◆ WRITTEN EXERCISE ◆
Scan the records for the line containing "In the scene showing"; extract it and all later lines, verbatim, through the end, and nothing before it.

◆ SUPPLIED MATERIAL ◆

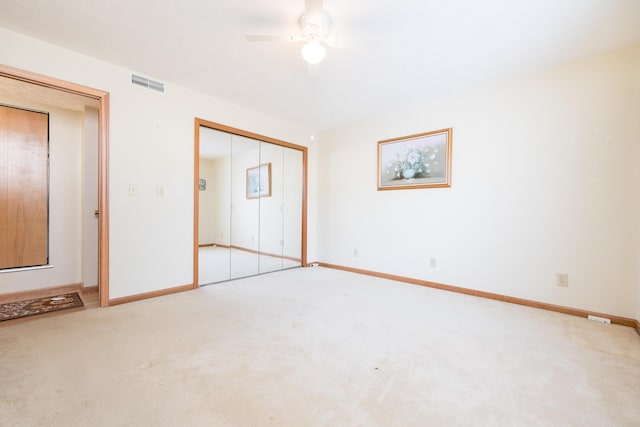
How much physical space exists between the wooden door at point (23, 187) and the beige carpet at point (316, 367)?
4.42 feet

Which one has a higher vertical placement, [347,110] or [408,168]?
[347,110]

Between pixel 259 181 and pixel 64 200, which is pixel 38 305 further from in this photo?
pixel 259 181

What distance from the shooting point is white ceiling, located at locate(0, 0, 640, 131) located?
190 centimetres

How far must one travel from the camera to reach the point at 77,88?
2506 millimetres

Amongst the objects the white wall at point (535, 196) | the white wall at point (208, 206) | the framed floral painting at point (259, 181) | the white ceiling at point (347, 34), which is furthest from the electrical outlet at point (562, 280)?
the white wall at point (208, 206)

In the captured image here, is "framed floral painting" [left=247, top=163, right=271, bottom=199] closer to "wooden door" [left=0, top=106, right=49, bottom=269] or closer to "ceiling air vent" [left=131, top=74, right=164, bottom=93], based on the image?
"ceiling air vent" [left=131, top=74, right=164, bottom=93]

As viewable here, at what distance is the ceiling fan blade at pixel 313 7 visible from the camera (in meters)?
1.74

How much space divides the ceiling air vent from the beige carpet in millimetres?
2283

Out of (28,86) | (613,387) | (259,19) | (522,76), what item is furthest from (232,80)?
(613,387)

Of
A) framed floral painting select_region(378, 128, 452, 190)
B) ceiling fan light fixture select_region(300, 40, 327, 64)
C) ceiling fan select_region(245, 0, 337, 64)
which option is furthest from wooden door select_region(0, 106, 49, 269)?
framed floral painting select_region(378, 128, 452, 190)

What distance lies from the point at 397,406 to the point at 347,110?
137 inches

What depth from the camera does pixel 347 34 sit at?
7.21ft

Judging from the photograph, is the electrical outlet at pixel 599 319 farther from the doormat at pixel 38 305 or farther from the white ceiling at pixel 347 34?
the doormat at pixel 38 305

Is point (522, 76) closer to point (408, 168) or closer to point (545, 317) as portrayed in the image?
point (408, 168)
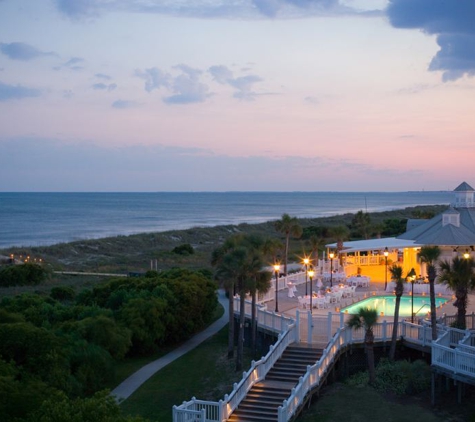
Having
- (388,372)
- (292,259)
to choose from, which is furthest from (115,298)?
(292,259)

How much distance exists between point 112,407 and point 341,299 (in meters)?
20.3

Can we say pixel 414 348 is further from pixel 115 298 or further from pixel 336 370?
pixel 115 298

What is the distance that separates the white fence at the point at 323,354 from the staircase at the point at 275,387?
19 cm

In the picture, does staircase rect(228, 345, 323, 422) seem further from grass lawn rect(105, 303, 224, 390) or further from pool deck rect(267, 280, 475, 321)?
grass lawn rect(105, 303, 224, 390)

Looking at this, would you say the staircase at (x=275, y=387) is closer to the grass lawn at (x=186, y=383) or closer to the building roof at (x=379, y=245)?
the grass lawn at (x=186, y=383)

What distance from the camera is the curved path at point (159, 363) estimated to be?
808 inches

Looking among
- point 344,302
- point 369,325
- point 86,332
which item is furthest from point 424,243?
point 86,332

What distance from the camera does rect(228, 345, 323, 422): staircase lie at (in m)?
17.6

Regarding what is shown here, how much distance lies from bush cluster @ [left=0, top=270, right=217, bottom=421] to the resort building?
11226mm

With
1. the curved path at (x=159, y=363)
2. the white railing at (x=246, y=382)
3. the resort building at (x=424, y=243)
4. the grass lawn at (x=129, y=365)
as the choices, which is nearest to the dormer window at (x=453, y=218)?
the resort building at (x=424, y=243)

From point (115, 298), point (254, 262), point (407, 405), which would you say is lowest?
point (407, 405)

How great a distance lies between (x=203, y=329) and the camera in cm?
2855

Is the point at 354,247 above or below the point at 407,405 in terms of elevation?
above

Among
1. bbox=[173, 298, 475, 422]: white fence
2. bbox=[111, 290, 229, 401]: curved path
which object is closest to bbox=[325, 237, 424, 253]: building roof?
bbox=[111, 290, 229, 401]: curved path
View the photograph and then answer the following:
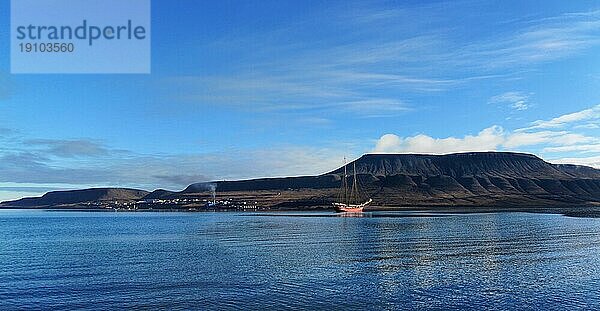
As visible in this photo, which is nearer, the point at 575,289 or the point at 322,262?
the point at 575,289

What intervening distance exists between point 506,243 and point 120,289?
2023 inches

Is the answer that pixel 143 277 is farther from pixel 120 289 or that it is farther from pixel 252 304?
pixel 252 304

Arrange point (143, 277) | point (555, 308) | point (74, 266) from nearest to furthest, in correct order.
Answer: point (555, 308)
point (143, 277)
point (74, 266)

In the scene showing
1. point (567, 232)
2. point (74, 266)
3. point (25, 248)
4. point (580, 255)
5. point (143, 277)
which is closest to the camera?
point (143, 277)

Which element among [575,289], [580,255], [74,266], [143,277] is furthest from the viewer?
[580,255]

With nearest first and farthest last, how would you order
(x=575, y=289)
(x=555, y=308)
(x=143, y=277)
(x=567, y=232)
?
(x=555, y=308) → (x=575, y=289) → (x=143, y=277) → (x=567, y=232)

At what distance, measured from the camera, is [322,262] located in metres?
51.8

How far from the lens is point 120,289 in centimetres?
3888

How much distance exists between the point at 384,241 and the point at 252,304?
4323 cm

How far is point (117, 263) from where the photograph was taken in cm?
5322

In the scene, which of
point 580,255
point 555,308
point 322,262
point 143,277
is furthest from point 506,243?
point 143,277

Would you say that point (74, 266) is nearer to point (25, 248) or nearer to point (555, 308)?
point (25, 248)

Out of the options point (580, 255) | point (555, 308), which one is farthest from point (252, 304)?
point (580, 255)

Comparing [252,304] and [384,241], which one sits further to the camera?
[384,241]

◆ RESULT BELOW ◆
In the scene showing
1. point (567, 232)
2. point (74, 266)
3. point (25, 248)
4. point (580, 255)
5. point (143, 277)
which is closest to the camera?
point (143, 277)

Which element among [575,289], [580,255], [74,266], [143,277] is furthest from the viewer?
[580,255]

With nearest first and farthest last, how would you order
(x=575, y=289)
(x=555, y=308)
(x=143, y=277)
(x=567, y=232)
?
(x=555, y=308) → (x=575, y=289) → (x=143, y=277) → (x=567, y=232)

At what distance, measured from the camera, is [322,262] located in metres?
51.8

How far from the lens is point 120,289 in centimetres?
3888

How much distance exists between the point at 384,241 and the point at 252,304?
4323 cm

How far is point (117, 263) from where the photograph was taken in cm?
5322

In the scene, which of
point 580,255
point 555,308
point 322,262
point 143,277
is furthest from point 506,243?
point 143,277

Would you say that point (74, 266) is nearer to point (25, 248) or nearer to point (555, 308)?
point (25, 248)

Out of the options point (580, 255) | point (555, 308), which one is farthest from point (252, 304)?
point (580, 255)

Comparing [252,304] and [384,241], which one sits further to the camera?
[384,241]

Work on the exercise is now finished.